Everyone wants quality at a pocket-friendly price
But for a High Street favourite with stores across the UK and Europe, the tax, legal and admin challenges that came with Brexit made the process more complex and costly.
The chain’s business model involves sourcing branded products from around the globe, then selling them in shops and online quickly at prices people love. From fashion to food, items are shipped between the EU, the UK and Ireland, with supplier payments, logistics and timings carefully managed to guarantee value for consumers.
When the UK left the EU, new customs rules meant the retailer had to pay tax on goods every time they crossed borders. And the impact was huge. Deloitte’s Global Trade Bureau (GTB) offered a solution that would make imports and exports plain sailing.
Post-Brexit, with shipments worth over £1 billion a year, the company’s duty bill doubled and red tape caused delays
But close collaboration, clever software and Deloitte’s expert data skills look set to save the chain millions.
Traditionally, to get shipments from A to B as fast as possible, carriers managing a company’s freight look after customs clearance, duty calculations and payment.

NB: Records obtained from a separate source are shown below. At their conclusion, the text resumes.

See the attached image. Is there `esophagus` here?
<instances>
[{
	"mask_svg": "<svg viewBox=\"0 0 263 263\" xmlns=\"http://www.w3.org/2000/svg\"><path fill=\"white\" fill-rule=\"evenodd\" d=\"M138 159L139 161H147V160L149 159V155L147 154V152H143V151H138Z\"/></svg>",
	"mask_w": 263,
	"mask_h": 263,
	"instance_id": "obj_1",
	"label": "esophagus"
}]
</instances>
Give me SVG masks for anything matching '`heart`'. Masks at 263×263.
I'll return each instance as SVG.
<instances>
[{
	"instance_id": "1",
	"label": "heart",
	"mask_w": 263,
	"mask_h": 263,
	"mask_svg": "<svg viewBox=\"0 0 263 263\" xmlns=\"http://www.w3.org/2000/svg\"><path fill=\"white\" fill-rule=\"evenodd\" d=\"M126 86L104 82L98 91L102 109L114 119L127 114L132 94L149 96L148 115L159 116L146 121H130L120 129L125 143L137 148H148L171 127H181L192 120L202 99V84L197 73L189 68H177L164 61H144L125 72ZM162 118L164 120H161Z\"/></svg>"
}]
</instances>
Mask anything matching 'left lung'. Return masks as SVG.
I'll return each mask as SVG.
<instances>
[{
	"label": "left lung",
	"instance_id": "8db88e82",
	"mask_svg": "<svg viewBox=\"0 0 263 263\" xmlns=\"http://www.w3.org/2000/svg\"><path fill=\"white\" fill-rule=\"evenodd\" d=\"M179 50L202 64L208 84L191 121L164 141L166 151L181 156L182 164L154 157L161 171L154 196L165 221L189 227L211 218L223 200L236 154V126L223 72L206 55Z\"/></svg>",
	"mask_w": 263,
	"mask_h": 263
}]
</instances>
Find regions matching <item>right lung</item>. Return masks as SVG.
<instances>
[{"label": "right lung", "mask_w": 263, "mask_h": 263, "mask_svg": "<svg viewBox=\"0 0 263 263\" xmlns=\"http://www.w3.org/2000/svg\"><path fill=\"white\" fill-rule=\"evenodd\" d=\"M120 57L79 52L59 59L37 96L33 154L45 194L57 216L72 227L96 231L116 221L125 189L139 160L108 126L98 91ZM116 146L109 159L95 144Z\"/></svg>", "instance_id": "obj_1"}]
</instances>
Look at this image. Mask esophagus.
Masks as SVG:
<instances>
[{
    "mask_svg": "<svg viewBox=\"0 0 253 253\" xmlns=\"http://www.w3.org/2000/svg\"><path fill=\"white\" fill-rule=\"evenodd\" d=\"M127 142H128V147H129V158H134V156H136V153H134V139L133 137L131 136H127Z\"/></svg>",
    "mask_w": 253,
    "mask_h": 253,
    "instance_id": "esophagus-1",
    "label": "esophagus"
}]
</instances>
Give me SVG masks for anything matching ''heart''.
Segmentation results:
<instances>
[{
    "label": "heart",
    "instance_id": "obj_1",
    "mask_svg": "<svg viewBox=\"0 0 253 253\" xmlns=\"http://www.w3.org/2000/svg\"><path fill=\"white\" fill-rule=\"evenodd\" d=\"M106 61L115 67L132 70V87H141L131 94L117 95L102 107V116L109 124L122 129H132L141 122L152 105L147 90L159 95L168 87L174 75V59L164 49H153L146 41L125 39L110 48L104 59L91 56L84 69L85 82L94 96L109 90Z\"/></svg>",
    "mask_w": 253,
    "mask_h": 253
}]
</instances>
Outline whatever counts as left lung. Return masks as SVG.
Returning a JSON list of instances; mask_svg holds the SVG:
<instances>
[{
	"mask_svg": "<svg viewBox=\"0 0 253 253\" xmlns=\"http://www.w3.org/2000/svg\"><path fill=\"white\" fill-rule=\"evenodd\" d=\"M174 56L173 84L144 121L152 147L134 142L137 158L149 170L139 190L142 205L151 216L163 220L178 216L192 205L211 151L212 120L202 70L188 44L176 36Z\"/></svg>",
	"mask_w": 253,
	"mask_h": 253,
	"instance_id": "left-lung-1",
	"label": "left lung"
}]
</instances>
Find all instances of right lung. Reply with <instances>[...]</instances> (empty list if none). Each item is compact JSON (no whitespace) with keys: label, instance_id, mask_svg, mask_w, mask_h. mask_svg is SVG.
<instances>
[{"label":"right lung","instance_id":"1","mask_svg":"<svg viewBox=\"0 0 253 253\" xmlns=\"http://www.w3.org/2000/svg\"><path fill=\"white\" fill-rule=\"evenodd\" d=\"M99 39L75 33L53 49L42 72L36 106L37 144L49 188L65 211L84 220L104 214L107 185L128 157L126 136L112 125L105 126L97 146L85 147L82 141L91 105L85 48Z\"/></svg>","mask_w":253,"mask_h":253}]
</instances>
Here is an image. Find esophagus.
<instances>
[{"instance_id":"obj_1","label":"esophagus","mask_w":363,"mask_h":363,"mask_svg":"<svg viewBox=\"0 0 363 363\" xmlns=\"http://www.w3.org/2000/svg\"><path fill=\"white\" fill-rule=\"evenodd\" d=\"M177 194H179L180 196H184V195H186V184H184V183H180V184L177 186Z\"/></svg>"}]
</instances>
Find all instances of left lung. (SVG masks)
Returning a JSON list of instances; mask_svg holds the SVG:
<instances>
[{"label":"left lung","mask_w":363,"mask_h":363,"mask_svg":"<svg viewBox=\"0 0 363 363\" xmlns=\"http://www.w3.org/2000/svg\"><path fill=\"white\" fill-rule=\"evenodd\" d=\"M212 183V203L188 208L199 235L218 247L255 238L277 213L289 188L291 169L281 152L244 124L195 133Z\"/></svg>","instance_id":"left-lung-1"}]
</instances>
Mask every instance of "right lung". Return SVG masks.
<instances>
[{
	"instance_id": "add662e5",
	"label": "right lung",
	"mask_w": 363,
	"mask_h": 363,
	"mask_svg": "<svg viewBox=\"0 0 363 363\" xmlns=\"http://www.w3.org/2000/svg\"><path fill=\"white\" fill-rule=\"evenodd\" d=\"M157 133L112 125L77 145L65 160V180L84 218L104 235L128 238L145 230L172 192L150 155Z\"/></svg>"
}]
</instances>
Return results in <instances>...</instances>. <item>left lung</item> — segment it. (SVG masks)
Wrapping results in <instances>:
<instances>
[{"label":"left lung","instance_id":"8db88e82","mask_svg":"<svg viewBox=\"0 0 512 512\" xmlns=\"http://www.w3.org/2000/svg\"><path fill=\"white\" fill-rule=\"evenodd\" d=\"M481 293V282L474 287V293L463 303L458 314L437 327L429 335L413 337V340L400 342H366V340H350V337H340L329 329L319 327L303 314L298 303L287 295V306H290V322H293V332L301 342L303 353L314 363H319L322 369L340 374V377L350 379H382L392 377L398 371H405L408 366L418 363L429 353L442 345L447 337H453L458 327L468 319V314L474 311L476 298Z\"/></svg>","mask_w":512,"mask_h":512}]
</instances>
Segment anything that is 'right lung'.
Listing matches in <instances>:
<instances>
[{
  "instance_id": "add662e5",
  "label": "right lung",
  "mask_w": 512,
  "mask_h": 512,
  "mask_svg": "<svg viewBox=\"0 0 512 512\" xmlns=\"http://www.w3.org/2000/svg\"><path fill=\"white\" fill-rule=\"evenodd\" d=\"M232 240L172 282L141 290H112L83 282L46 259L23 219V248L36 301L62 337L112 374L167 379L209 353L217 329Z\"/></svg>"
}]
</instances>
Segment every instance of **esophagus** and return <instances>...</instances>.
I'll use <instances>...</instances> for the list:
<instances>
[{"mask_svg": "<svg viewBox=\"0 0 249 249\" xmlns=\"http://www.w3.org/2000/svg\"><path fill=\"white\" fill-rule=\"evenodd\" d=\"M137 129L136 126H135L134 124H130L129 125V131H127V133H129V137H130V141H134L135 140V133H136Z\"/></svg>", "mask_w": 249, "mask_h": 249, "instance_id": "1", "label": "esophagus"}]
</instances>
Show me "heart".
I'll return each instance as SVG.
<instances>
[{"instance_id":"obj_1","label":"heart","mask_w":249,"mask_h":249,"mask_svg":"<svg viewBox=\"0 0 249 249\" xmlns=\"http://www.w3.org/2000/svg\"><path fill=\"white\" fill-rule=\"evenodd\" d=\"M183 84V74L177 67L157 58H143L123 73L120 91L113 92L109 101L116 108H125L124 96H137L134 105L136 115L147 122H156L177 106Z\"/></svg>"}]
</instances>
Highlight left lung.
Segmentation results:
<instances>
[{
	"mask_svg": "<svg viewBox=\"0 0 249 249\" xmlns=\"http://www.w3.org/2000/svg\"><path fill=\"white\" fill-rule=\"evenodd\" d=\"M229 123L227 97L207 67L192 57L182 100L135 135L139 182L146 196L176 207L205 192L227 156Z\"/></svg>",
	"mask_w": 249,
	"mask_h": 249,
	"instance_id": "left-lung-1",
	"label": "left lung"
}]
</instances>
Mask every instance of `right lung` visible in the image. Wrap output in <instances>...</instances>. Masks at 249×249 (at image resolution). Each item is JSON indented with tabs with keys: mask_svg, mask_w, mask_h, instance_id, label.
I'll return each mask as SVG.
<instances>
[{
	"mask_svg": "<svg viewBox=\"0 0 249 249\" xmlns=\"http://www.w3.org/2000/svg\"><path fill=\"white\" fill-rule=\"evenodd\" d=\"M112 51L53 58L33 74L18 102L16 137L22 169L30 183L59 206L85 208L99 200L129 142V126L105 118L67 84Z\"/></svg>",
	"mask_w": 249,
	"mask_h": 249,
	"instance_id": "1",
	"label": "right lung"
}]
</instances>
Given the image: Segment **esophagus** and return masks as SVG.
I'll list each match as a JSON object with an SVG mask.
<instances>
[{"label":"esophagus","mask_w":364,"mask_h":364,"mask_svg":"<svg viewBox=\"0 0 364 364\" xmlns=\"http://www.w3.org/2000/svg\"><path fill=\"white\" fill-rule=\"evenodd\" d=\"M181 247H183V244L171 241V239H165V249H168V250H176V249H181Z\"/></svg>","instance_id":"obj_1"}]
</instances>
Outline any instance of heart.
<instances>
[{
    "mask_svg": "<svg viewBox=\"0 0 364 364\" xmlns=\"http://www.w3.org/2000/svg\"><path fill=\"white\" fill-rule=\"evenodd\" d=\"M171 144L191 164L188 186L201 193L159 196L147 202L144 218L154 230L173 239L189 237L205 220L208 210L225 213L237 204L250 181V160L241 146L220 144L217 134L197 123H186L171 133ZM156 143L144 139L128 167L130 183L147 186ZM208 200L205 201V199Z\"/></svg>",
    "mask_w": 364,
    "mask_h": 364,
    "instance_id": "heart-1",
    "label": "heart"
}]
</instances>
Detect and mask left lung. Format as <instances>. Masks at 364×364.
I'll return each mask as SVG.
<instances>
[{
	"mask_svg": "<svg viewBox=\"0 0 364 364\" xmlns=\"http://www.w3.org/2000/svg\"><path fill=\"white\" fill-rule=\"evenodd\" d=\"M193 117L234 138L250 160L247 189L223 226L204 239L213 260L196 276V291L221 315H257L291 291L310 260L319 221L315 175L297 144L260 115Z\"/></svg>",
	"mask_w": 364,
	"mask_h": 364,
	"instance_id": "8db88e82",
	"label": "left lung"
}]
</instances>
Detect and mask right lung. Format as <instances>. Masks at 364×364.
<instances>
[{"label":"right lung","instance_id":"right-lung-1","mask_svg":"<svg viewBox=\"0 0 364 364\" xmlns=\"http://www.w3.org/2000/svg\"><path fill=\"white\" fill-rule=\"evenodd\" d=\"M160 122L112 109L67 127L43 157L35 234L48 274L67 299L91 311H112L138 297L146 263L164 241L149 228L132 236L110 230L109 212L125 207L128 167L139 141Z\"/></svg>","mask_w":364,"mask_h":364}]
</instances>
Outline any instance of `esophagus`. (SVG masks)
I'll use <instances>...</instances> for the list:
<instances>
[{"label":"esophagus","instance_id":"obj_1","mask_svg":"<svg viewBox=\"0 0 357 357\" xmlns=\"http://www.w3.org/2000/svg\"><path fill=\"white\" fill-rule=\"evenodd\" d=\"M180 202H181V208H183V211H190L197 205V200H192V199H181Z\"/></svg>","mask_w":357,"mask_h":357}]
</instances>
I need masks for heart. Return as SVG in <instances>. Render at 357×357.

But the retailer’s 12,000-plus annual goods consignments required more than 40,000 customs declarations – five times the amount before Brexit. Needing specialist support, it went out to tender in June 2023 and chose Deloitte as its sole provider.
“The client has a number of logistics centres and goods for the UK come into these for processing or storage. Around 10% is then sent to Ireland,” says partner Bob Jones, who led the Deloitte pitch team.
“Before Brexit you could move items throughout the EU without any customs issues. Now shipments can incur 15% tariffs before reaching the UK market, then another 15% on the way to Ireland. And while Ireland is in the EU so shouldn’t mean further taxation, it requires proof that those items came from Europe.”
Deloitte began working with the retailer in late 2023 and in February 2024 started handling declarations and regulatory requirements across all customs channels and trade corridors. Then in July, a new combination of Deloitte and third-party tech solutions went live that accelerated savings.
Bob explains, “Our system is making sure the retailer pays the right amount of tax, which is often zero, just once and in the right place. In total this could save around £10 million from the company’s annual duty bill.”
Six months into our partnership, Deloitte GTB has been providing human, technical and technology resources critical in our negotiations and approvals held with HMRC, enabling customs duty minimisation and helping improve both customs compliance and speed of stock through borders to store. The accelerated programme means benefits are hitting our P&L this financial year, making our finance team and shareholders very happy.
Client Logistics Manager
Navigating the customs clearance conundrum
GTB is part of our Global Trade Practice, providing both compliance and advisory services.
Based in Ipswich near Felixstowe, the UK’s largest seaport, GTB was set up in 2019 to manage the five-fold increase in customs declarations expected to materialise after Brexit. Essentially it’s a data processing centre, but an extremely sophisticated one.
With the client, GTB developed a solution that takes information from the retailer, freight carriers and suppliers and builds declarations to create a complete picture of the supply chain for the authorities. By automating data flows, it determines how much tax should be paid, how often and where. It also recognises where duty reliefs and suspensions, and free trade agreements exist and can prove a product’s origins.
“As well as significantly reducing the retailer’s duty bill, it’s created a cash flow benefit by providing a duty holiday and halving the time it takes for goods to get from the UK centres to stores in Ireland. Dashboards will provide the client with insights on sourcing, trade lanes and logistics, so they can make their operations even more efficient.
“GTB is different to traditional customs brokers because by managing all UK and Irish import and export declarations, we get to see the whole supply chain and knit together efficiencies. Our data processes help the retailer to understand, for example, where their goods come from, which lines are more profitable because they don’t incur tax, and how they should set their margins.”
Green-lit by government
GTB helps the retailer in liaisons with the government tax department – another way in which it differs from traditional brokers. And because the chain is trusted, it gets Green Lane clearance at customs, which means even fewer hold-ups when products enter the UK.
“Together we’ve taken HMRC on a journey as well,” continues Bob. “We’ve been telling them exactly what we’re doing to make sure we’re complying with regulations and everything has full approval. We know what they expect from the trade and we can put that into practice for our client. The combination of new technology with deep compliance and advisory skills has been essential, but it’s the way forward as we see it.”
The scale of the work has meant our Deloitte experts have had to get to grips with the company’s activities very quickly. But it’s reaping sizeable rewards. And further down the line we’ll be exploring how we can use the tech in a new logistics centre.
“The retailer was really brave to tender all their requirements at once, but we’ve responded and worked together incredibly well,” adds Bob. “I’m proud that with very clever software and data wrangling as I call it, we’ve been able to make such an impact for our client.”
At the Deloitte Global Trade Bureau we receive data, we wrangle it and we’re really good at it. That leaves our clients free to concentrate on their customers, which is what they’re really good at.